Known as katuali by the locals, the snakes are a subspecies of sea kraits found only in Niue. Lurking in rock formations of the coral reef 30m below, they need to surface for air then dive back down.
I ask our guide, Crystal, which area the snakes are most likely to hang out in.
She replies, "Behind the boat, as the reef drops away you'll see a ravine. That's where they are."
My fellow snorkellers swim off to the shallow reef near the coast where numerous species of bright and dark reef fish populate the superbly clear water. The fish are more plentiful there as the coral is much closer.
A pod of Spinner dolphins regularly cruises around the island. I have seen them on three occasions only 100m from my resort.
Whales can also be spotted close to shore as the reef drops away sharply to very deep water. But, being wild creatures, their behaviour on any given day cannot be predicted.
Today must be their day of rest as there is no sign of either.
Floating on the surface above Snake Gully, I wait patiently.
Concentrating on regulating my breathing though the snorkel in a weightless state is like a form of meditation. I can still see the bottom 30m below through the deep blue.
I think to myself, "If I drop my camera here there's no way I can retrieve it."

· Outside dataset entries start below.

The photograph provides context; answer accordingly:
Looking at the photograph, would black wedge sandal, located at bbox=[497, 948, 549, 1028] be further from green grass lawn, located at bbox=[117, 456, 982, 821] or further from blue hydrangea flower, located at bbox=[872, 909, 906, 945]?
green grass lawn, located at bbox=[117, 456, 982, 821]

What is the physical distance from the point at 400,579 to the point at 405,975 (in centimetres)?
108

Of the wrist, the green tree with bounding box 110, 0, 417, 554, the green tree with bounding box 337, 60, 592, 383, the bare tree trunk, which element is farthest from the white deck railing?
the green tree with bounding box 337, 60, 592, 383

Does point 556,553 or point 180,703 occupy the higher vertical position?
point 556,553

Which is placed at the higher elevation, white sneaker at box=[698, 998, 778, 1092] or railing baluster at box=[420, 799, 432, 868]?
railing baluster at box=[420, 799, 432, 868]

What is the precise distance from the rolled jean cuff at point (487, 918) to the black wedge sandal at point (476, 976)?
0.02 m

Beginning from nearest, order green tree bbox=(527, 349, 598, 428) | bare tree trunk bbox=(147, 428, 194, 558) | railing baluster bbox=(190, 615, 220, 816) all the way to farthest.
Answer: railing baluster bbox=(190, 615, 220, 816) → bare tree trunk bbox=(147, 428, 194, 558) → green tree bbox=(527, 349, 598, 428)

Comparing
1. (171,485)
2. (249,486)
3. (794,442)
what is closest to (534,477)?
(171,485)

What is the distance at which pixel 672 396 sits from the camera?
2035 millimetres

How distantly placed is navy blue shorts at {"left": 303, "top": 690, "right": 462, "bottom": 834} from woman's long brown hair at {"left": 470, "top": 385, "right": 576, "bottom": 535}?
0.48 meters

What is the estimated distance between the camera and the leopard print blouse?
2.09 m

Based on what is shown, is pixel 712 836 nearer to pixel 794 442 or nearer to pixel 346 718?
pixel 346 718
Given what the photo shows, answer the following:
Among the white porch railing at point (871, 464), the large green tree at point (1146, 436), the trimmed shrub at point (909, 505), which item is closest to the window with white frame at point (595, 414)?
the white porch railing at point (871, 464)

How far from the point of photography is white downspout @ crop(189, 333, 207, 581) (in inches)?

Then I see a writhing form swimming straight up. As the black and white striped snake wriggles and weaves its way to the surface, I tentatively swim to within inches of its tail.
With my heart beating at a hundred miles an hour, I fumble with the camera and quickly take some snaps before it dives again.
Got it! On camera, at least. I feel invincible.
Another one swims up while I'm still checking the playback; it pokes its head above the surface.
I sneak up behind it (I can't tell whether it's male or female, they all look the same). It's longer than the last one. This time I gather the courage to stroke its tail.
Realising I am in its personal space, it suddenly wriggles away and dives to the safety of the reef below.
There is a steady flow of snakes slowly going up and down, about one every half minute.
I find that they are non-aggressive and prefer to swim away from me as if I were the poisonous one.
Crystal says nobody has ever been bitten by them in Niue.
The local boys pick them up and wear them around their necks. I'm not quite game enough for that trick. Maybe next time.
CHECKLIST
Getting there: Air New Zealand runs a twice-weekly service from Auckland to Niue.
Further information: niueisland.com.
Andrew Louis travelled as a guest of Niue Island Tourism.